(Work instruction 1): According to the dress agency article below, which charity was the March 2012 'Open House' in Hampshire raising funds for?
(Work instruction 2): Please copy from the dress agency article the text between "I have just" and "a brilliant initiative.", inclusive.
(Work instruction 3): Write a continuation of the dress agency article, picking up after its final sentence.

(Exercise passage):
□ □ □ □

How did I ever get into this, I often ask myself! Back in March 2012, I was asked to help raise funds at a local ‘Open House’ in Hampshire for Naomi House Hospice. I jumped at the chance because I love a challenge!
Asked to put together a rail of pretty, high-end, but affordable womenswear, along with a few friends selling accessories, I turned up with three!
I found my pieces swiftly flying off the rails, and felt a huge sense of satisfaction that, first, I actually got it right, but, more importantly, that I could contribute so much more to that fab cheque we were going to write out to Naomi House at the end of the afternoon.
One year on
Almost a year later, and this very small business with a social conscience has gone from strength to strength. We’re not talking ‘financially’ just yet, and we’re certainly not talking huge growth, but that isn’t my main aim. I count my successes on the funds I have helped to raise, the people I please, and the countless influential and very helpful contacts I have made along the way in such a short space of time.
I have just been asked back on BBC Radio Oxford for a second time, and am appearing in a feature in the March edition of Hampshire Life.
Photo: Natascia Lillywhite, The No.1 Dress Agency
I’ve also recently become a proud member of The Business Collective – an organisation enabling smaller businesses like me to engage in CSR. It brings together like-minded people who are able to share their expertise and resources and so, therefore, benefit from each other. Anyway, really worth looking into if you haven’t heard of them – a brilliant initiative.
Perhaps the current economic climate has given me a bit of a kick-start, but I am a firm believer that women needn’t spend the earth in order to wear good quality, bang on-trend clothing. In a way, I am fighting the cause against what I call ‘The Emperor’s New Clothes Syndrome’. I know we can all be smarter than that!
Which charities have benefited?
Since that very first sale, The No. 1 Dress Agency has helped raise lots of money for several schools, local organisations and charities, including Cancer Research, Marie Curie, Leukaemia & Lymphoma Research, Macmillan Cancer, The Red & White Appeal (Southampton), and there are more bookings in the pipeline for Naomi House Hospice.

□ □ □ □

(Data excerpt):

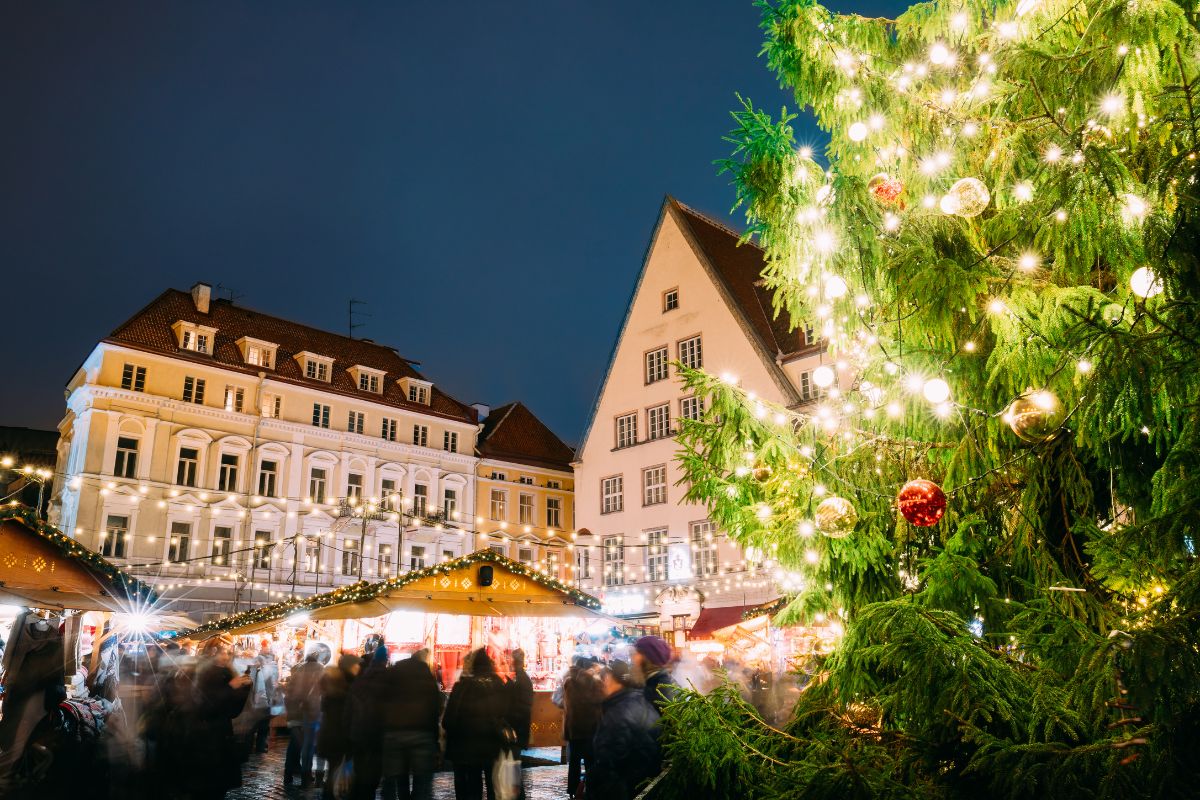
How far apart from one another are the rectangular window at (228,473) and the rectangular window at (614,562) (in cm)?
1644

□ □ □ □

(Written response 1): Naomi House Hospice.

(Written response 2):
I have just been asked back on BBC Radio Oxford for a second time, and am appearing in a feature in the March edition of Hampshire Life.
Photo: Natascia Lillywhite, The No.1 Dress Agency
I’ve also recently become a proud member of The Business Collective – an organisation enabling smaller businesses like me to engage in CSR. It brings together like-minded people who are able to share their expertise and resources and so, therefore, benefit from each other. Anyway, really worth looking into if you haven’t heard of them – a brilliant initiative.

(Written response 3):
How it works
I organise private fundraising events. For example, I'm hosting a coffee morning sale next month to raise funds for a student travelling to Kenya to help a local community, and a drinks party for a school mum raising funds for her daughter’s pre-school.
I go wherever people want me. I just hire a transit, wheel in my 3 rails, and off I go! It’s a completely crazy idea, but I love it and I think it’s working. Yes – I’ve made mistakes along the way. Haven’t we all jumped at an opportunity to attend a fundraising event, only to realise on arrival that it was perhaps the wrong choice? We’ve all been there. But that comes with experience I guess.
The value of social media
What I have discovered to be a most incredibly powerful tool in all this is the whole social media platform. Once an absolute opponent, I am completely converted and an advocate of all things ‘Twitter’ and ‘Facebook’, albeit on a professional basis. I find it absolutely invaluable.
The last question Jo Thoenes asked me when I was at the BBC studios was "And where would you like to see yourself in a year’s time?”. She really got me! I just stared at her silently, panicking inside!
"Er… well, I’d just like to be doing exactly what I’m doing now – pleasing people, trying to get it right, keeping it all very small and keeping it personal”.
Not sure if that made sense but those were my words straight from the heart. Of course, I’d like to make it work financially too, but I have no big aspirations here – just need enough to keep those rails constantly refreshed for the next event!